Append additional messages to prompts for multi-turn conversations:
import { invoke } from "braintrust";

async function reflection(question: string) {
  const result = await invoke({
    projectName: "My Project",
    slug: "assistant",
    input: { question },
  });

  const reflectionResult = await invoke({
    projectName: "My Project",
    slug: "assistant",
    input: { question },
    messages: [
      { role: "assistant", content: result },
      { role: "user", content: "Are you sure about that?" },
    ],
  });

  return reflectionResult;
}

Test in playgrounds

Playgrounds provide a no-code environment for rapid prompt iteration:
  1. Create or select a prompt
  2. Add a dataset or enter test inputs
  3. Run the prompt and view results
  4. Adjust parameters or messages
  5. Compare different versions side-by-side
See Use playgrounds for details.

Version prompts

Every prompt change creates a new version automatically.
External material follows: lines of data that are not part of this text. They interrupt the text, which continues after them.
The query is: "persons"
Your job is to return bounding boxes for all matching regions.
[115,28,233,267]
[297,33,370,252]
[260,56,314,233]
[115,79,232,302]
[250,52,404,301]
This lets you:
  • Compare performance across versions
  • Roll back to previous versions
  • Pin experiments to specific versions
  • Track which version is used in production
View version history in the prompt editor and select any version to restore or compare.

Optimize with Loop

Use Loop to generate and improve prompts: Example queries:
  • “Generate a prompt for a chatbot that can answer questions about the product”
  • “Add few-shot examples based on project logs”
  • “Optimize this prompt to be friendlier and more engaging”
  • “Improve this prompt based on the experiment results”
Loop analyzes your data and suggests improvements automatically.

Best practices

Start simple: Begin with clear, direct instructions. Add complexity only when needed. Use few-shot examples: Include 2-3 examples in your prompt to guide model behavior. Be specific: Define exactly what you want, including format, tone, and constraints. Test with real data: Use production logs to build test datasets that reflect actual usage. Iterate systematically: Change one thing at a time and measure impact with experiments. Version everything: Save prompt changes so you can track what works and roll back if needed.